*** Begin section ***

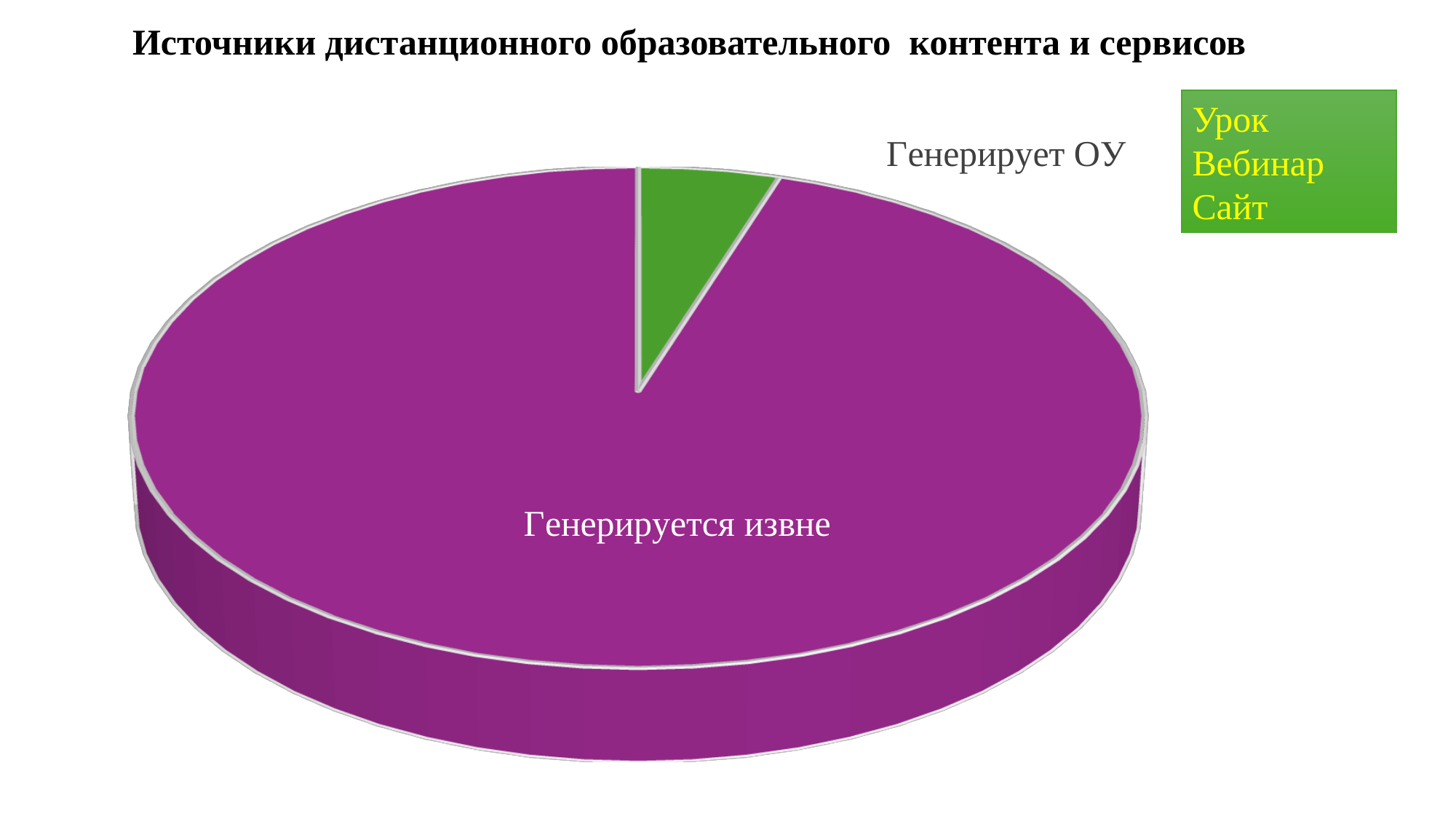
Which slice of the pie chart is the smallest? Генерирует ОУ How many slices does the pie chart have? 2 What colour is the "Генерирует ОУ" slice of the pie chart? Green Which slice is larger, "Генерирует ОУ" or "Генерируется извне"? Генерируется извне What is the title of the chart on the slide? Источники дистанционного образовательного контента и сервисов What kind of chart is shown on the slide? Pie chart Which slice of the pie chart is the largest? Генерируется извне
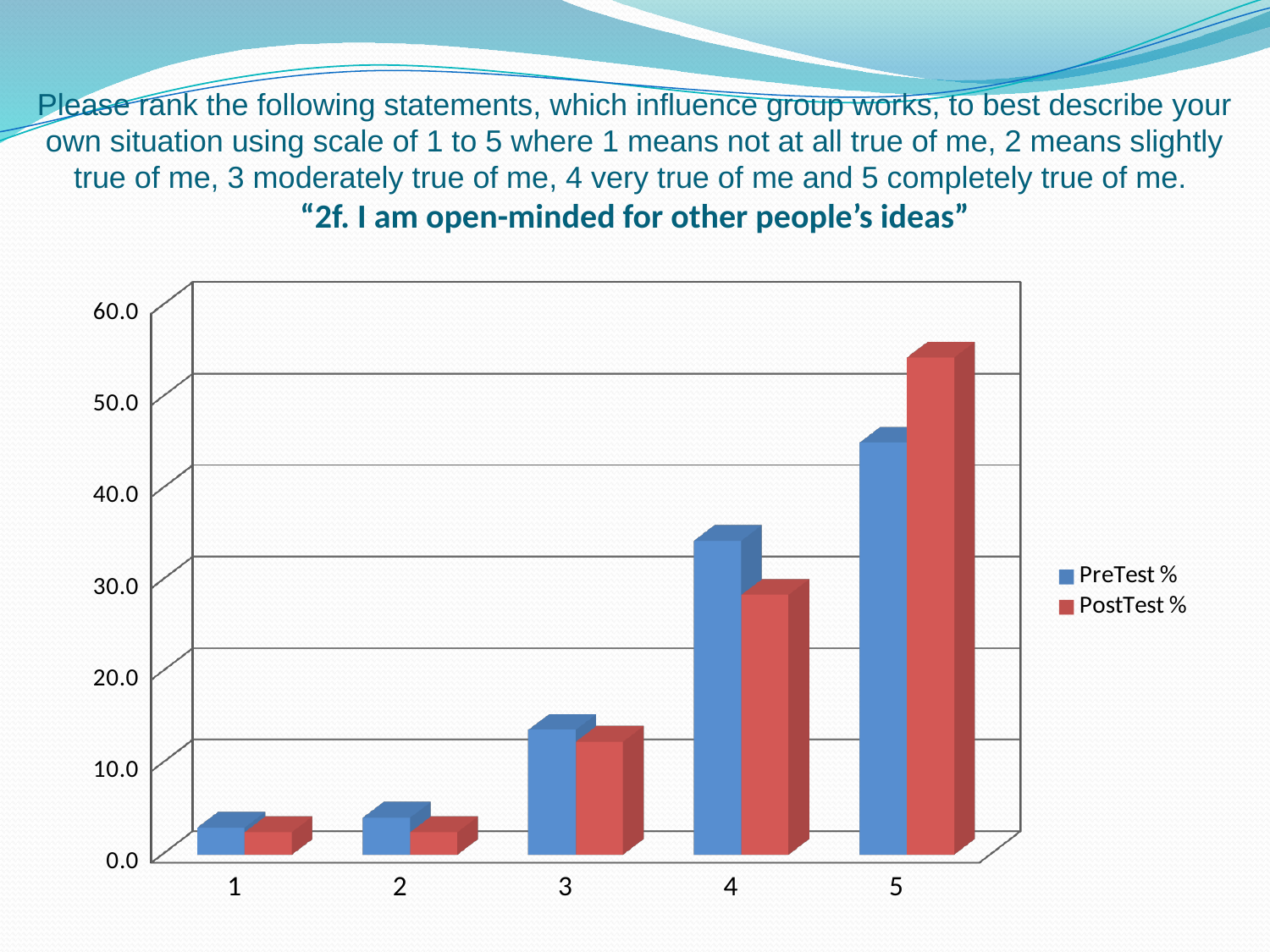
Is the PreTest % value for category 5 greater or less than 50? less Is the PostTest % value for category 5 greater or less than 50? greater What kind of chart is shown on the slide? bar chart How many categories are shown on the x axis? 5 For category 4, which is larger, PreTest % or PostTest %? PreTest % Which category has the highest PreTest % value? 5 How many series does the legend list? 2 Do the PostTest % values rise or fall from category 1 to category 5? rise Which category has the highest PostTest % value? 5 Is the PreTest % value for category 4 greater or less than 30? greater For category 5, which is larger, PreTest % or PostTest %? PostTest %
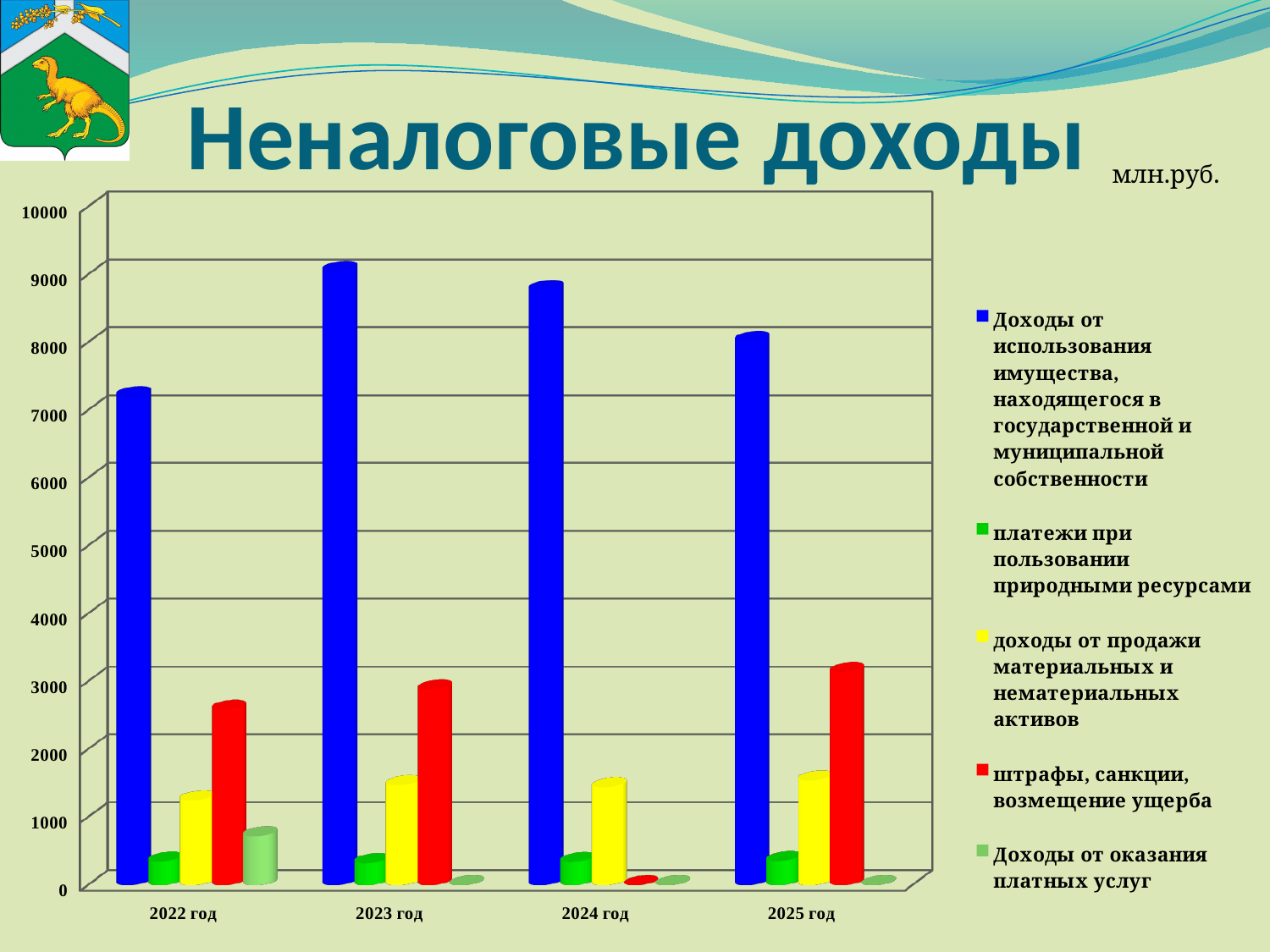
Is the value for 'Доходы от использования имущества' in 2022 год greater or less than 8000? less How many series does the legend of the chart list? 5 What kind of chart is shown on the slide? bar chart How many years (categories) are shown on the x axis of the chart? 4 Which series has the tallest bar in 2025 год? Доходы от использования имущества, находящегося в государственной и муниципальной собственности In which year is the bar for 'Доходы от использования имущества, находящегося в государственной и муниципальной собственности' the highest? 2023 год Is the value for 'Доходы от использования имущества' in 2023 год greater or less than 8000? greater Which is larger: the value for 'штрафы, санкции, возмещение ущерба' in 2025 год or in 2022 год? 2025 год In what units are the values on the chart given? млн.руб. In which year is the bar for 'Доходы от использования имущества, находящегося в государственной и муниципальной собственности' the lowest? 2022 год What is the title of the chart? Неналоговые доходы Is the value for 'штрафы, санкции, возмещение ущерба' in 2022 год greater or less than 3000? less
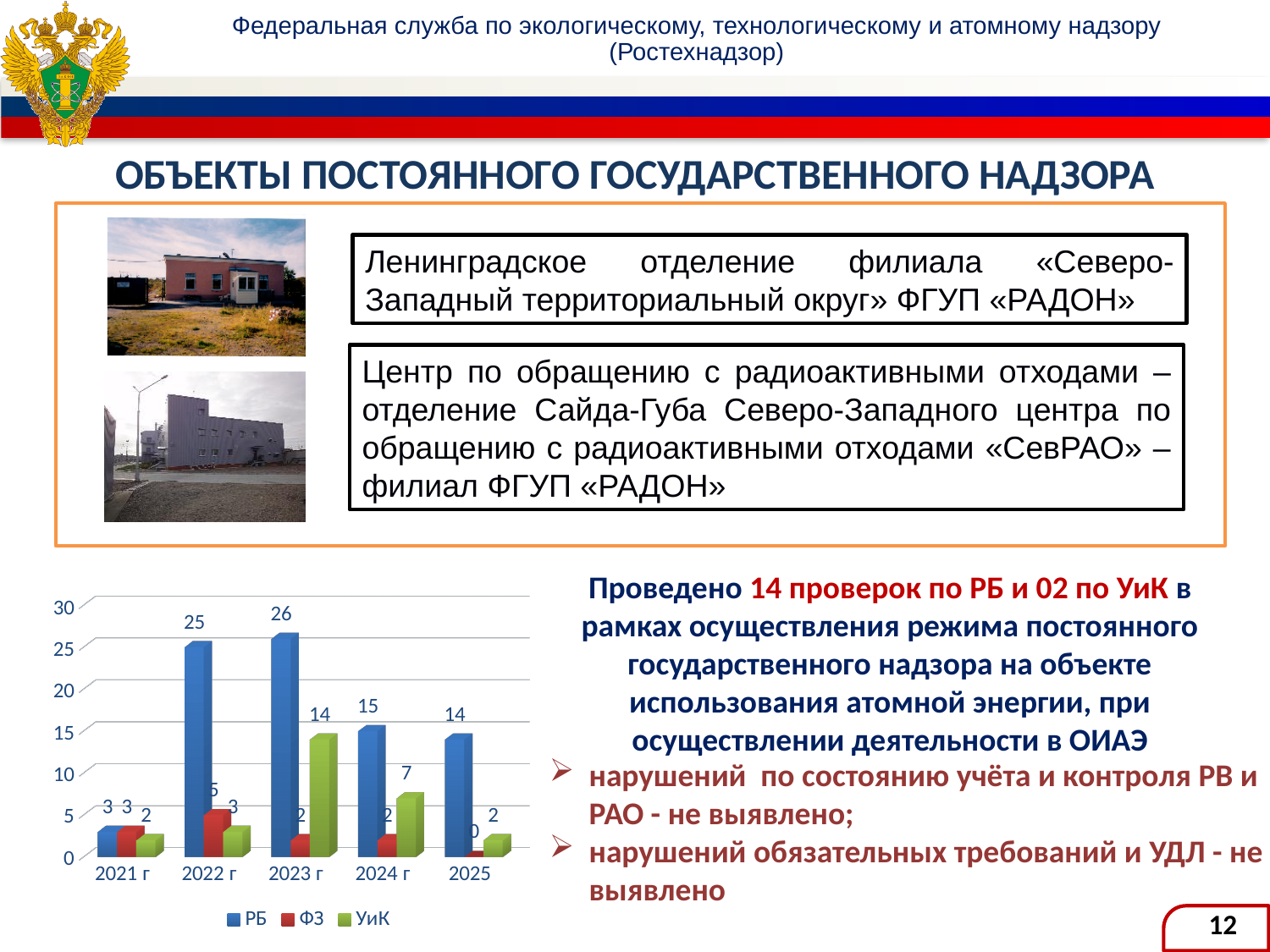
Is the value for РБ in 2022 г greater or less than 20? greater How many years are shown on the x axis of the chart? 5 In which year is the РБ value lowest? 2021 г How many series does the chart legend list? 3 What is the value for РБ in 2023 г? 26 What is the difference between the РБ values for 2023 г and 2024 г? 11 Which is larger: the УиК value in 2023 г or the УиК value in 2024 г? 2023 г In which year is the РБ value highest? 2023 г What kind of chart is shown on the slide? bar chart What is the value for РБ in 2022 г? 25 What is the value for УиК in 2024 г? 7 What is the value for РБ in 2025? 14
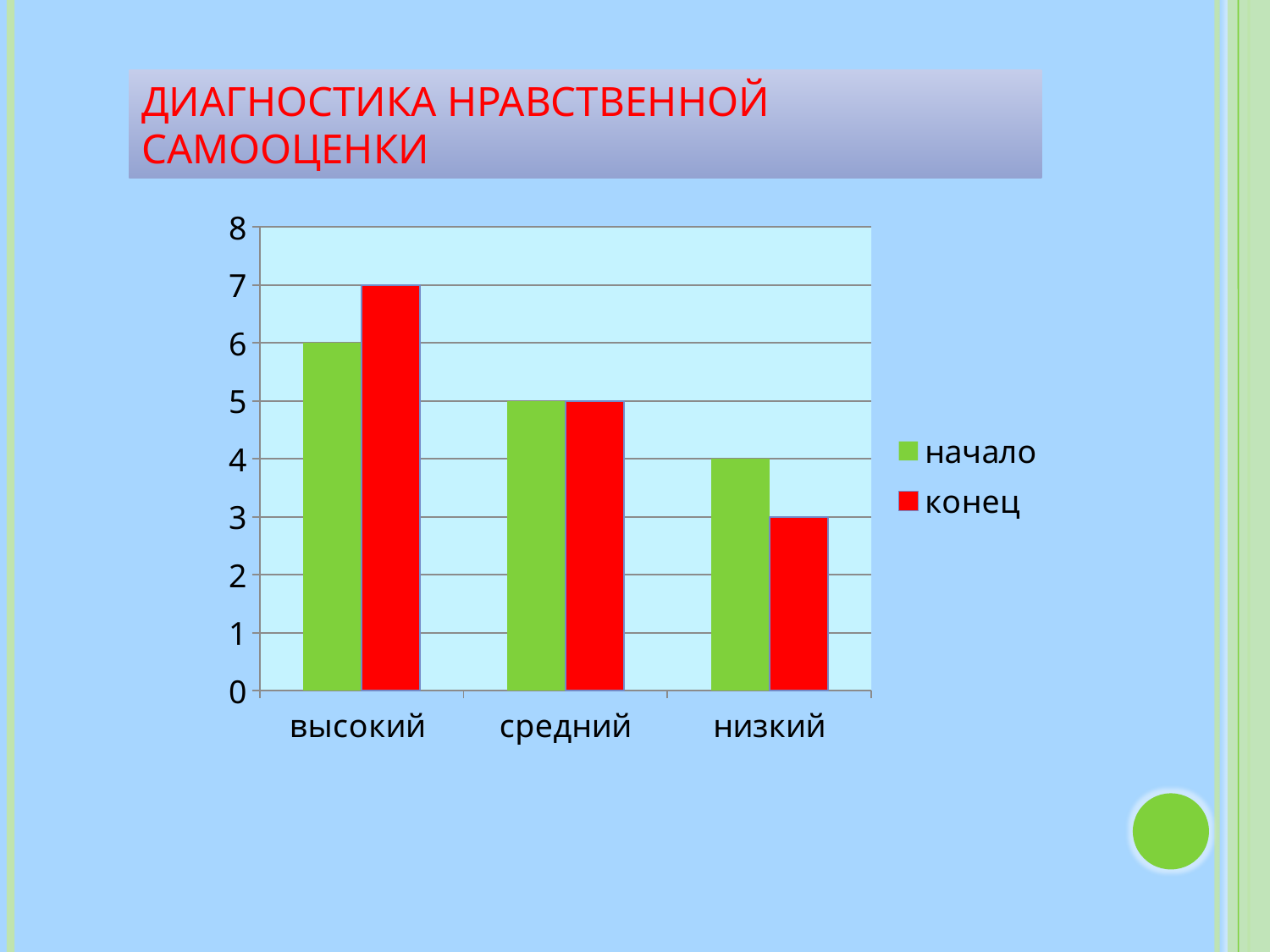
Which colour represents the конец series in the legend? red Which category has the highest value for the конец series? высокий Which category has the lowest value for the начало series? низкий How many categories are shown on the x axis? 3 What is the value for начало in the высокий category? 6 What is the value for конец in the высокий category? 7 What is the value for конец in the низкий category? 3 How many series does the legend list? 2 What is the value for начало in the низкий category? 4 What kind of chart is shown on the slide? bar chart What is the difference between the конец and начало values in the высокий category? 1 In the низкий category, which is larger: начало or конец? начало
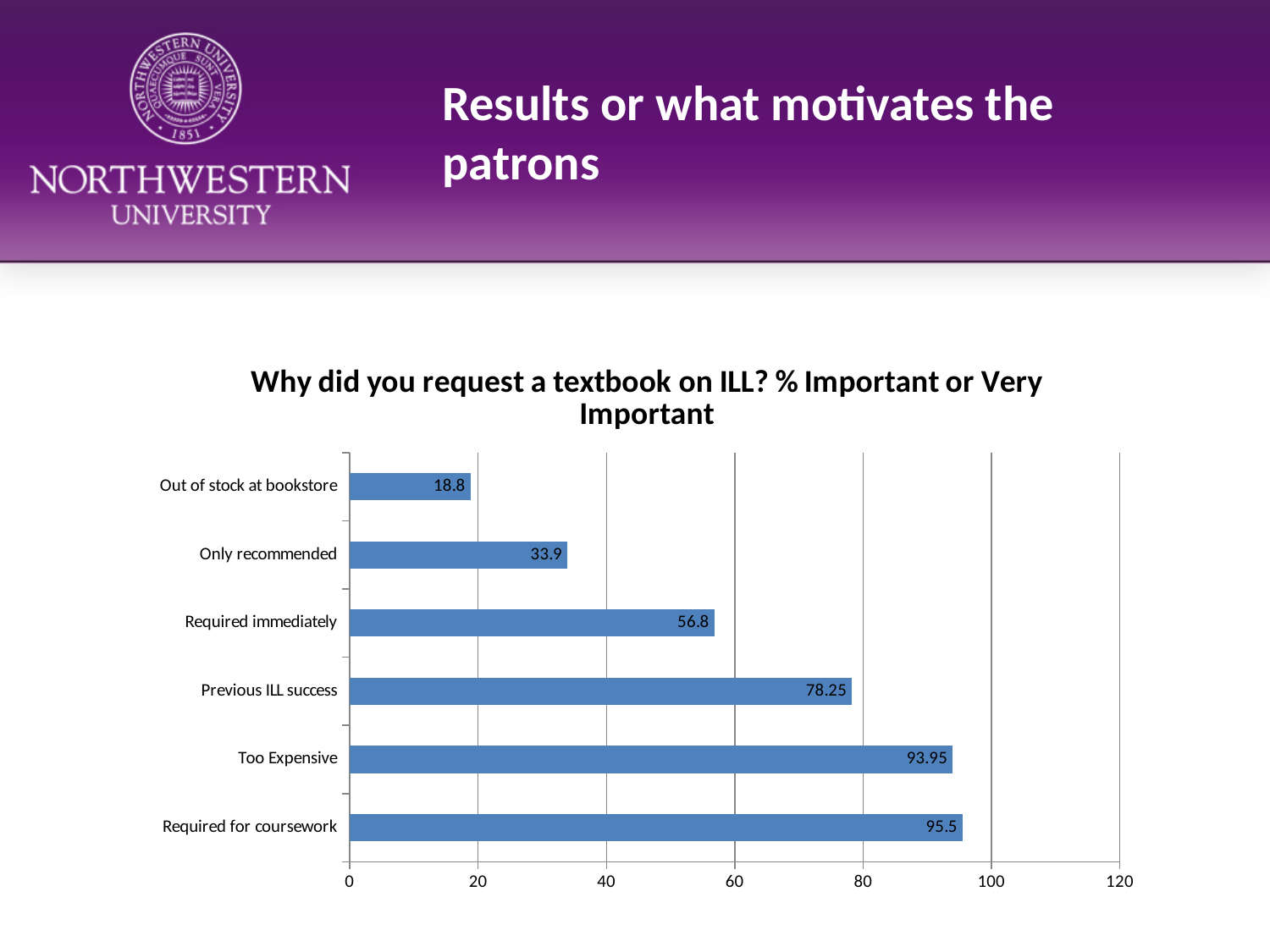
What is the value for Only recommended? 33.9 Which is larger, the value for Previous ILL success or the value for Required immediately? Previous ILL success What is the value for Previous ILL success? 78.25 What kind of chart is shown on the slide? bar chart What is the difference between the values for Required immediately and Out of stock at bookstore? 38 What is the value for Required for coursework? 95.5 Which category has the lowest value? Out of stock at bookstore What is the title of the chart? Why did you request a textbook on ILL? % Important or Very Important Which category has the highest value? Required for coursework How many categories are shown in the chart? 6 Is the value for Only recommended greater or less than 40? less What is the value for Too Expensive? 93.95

*** End section ***

→ WORK TASK
Gather every line of the material above that contains the word "colour".

→ RESPONSE TO THE TASK
Which slice of the pie chart is the smallest? Генерирует ОУ How many slices does the pie chart have? 2 What colour is the "Генерирует ОУ" slice of the pie chart? Green Which slice is larger, "Генерирует ОУ" or "Генерируется извне"? Генерируется извне What is the title of the chart on the slide? Источники дистанционного образовательного контента и сервисов What kind of chart is shown on the slide? Pie chart Which slice of the pie chart is the largest? Генерируется извне
Which colour represents the конец series in the legend? red Which category has the highest value for the конец series? высокий Which category has the lowest value for the начало series? низкий How many categories are shown on the x axis? 3 What is the value for начало in the высокий category? 6 What is the value for конец in the высокий category? 7 What is the value for конец in the низкий category? 3 How many series does the legend list? 2 What is the value for начало in the низкий category? 4 What kind of chart is shown on the slide? bar chart What is the difference between the конец and начало values in the высокий category? 1 In the низкий category, which is larger: начало or конец? начало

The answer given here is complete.